[Document]
14.2.          No Implied Rights; Other Limitations.  No Participant shall have any right to prevent the consummation of any of the acts described in Section 4.2 or 14.1 affecting the number of Shares available to, or other entitlement of, such Participant under the Plan or such Participant’s Award.  Any actions or determinations of the Committee under this Article XVI need not be uniform as to all outstanding Awards, nor treat all Participants identically.  Notwithstanding the adjustments described in Section 14.1, in no event may any Option or SAR be exercised after ten (10) years from the date it was originally granted.
 
ARTICLE  XV.
AMENDMENT, MODIFICATION, AND TERMINATION
 
15.1.          Amendment, Modification, and Termination.  The Board may, at any time and with or without prior notice, amend, alter, suspend, or terminate the Plan, and the Committee may, to the extent permitted by the Plan, amend the terms of any Award theretofore granted, including any Award Agreement, in each case, retroactively or prospectively.

[Tasks to complete]
a – List every action the plan excerpt says the Board may take with respect to the Plan.
b – Sum up the plan excerpt in two sentences.
c – Please carry on the plan excerpt from the point where it stops.
The entries come from a source unrelated to the plan excerpt.

[Records shown]
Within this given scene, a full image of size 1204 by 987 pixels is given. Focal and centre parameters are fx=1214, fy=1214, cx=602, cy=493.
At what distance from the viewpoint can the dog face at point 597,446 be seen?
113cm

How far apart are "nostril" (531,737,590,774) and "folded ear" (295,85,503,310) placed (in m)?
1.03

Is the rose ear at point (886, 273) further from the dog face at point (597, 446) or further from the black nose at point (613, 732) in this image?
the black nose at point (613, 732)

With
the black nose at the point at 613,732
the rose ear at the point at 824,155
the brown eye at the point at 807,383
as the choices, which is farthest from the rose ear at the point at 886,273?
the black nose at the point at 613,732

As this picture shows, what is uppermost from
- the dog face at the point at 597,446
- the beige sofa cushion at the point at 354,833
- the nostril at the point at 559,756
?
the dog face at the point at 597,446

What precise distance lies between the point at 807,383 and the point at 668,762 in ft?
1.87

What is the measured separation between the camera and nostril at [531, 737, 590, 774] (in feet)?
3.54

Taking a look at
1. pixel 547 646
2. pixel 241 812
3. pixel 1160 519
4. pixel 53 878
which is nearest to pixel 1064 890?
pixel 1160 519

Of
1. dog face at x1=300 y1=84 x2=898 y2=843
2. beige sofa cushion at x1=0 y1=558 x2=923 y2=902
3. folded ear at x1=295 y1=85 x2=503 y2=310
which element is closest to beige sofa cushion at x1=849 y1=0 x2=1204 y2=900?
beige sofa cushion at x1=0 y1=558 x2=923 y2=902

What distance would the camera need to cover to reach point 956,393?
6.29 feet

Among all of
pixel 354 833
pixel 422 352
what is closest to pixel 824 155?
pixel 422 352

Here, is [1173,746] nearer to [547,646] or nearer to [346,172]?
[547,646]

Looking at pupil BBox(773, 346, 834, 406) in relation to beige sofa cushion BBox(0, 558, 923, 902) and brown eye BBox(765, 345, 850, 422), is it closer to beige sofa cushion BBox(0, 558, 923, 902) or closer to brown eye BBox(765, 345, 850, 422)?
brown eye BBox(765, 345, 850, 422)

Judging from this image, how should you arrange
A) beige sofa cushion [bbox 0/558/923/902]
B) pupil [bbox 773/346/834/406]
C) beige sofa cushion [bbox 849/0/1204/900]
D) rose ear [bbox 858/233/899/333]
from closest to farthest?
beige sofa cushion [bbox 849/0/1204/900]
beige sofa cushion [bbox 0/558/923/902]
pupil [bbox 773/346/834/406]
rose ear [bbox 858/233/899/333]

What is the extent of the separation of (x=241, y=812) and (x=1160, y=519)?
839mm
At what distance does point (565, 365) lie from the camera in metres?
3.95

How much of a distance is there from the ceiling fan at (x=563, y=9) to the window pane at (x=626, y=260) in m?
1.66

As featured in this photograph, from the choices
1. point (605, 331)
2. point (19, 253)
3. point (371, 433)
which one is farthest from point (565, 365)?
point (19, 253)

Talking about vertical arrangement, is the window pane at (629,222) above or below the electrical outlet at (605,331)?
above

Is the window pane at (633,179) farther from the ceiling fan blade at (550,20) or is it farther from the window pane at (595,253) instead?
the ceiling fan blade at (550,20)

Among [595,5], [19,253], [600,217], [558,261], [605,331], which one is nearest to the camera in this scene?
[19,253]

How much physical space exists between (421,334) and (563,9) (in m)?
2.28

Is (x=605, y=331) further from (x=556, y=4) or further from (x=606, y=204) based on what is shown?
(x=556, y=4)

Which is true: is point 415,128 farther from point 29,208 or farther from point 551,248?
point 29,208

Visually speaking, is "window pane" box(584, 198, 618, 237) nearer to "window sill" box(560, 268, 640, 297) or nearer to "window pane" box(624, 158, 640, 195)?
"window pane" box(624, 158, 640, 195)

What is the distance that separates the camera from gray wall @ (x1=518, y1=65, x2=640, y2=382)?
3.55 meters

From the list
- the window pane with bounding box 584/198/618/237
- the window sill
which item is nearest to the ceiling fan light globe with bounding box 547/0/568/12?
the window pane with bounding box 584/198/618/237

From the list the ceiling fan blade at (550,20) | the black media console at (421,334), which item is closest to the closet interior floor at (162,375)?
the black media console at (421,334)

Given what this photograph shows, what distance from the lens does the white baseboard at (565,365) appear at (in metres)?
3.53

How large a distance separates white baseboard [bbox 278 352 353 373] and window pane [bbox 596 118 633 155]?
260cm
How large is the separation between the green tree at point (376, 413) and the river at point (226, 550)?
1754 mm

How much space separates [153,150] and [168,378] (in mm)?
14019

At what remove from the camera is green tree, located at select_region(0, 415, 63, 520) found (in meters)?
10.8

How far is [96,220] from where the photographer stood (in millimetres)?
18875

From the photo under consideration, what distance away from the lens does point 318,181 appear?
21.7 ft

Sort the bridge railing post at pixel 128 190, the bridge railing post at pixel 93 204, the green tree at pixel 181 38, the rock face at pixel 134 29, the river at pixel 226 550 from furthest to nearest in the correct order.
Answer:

[Exercise responses]
a – amend, alter, suspend, terminate

b – Participants have no right to prevent the acts described in Section 4.2 or 14.1 that affect their Shares, other entitlements, or Awards, the Committee need not treat all Awards or Participants identically, and no Option or SAR may be exercised more than ten years after its original grant date. Under Section 15.1, the Board may amend, alter, suspend, or terminate the Plan at any time, with or without prior notice, and the Committee may amend the terms of any granted Award, including any Award Agreement, retroactively or prospectively, to the extent the Plan permits.

c –
In addition, no such amendment, alteration, suspension or termination of the Plan or any Award theretofore granted, including any Award Agreement, shall be made which would materially impair the previously accrued rights of a Participant under any outstanding Award without the written consent of such Participant, provided, however, that the Board may amend or alter the Plan and the Committee may amend or alter any Award, including any Agreement, either retroactively or prospectively, without the consent of the applicable Participant, (x) so as to preserve or come within any exemptions from liability under Section 16(b) of the Exchange Act, pursuant to the rules and releases promulgated by the SEC (including Rule 16b-3), or (y) if the Board or the Committee determines in its discretion that such amendment or alteration either (I) is required or advisable for the Company, the Plan or the Award to satisfy, comply with or meet the requirements of any law, regulation, rule or accounting standard or (II) is not reasonably likely to significantly diminish the benefits provided under such Award, or that such diminishment has been or will be adequately compensated.
 

 
ARTICLE  XVI.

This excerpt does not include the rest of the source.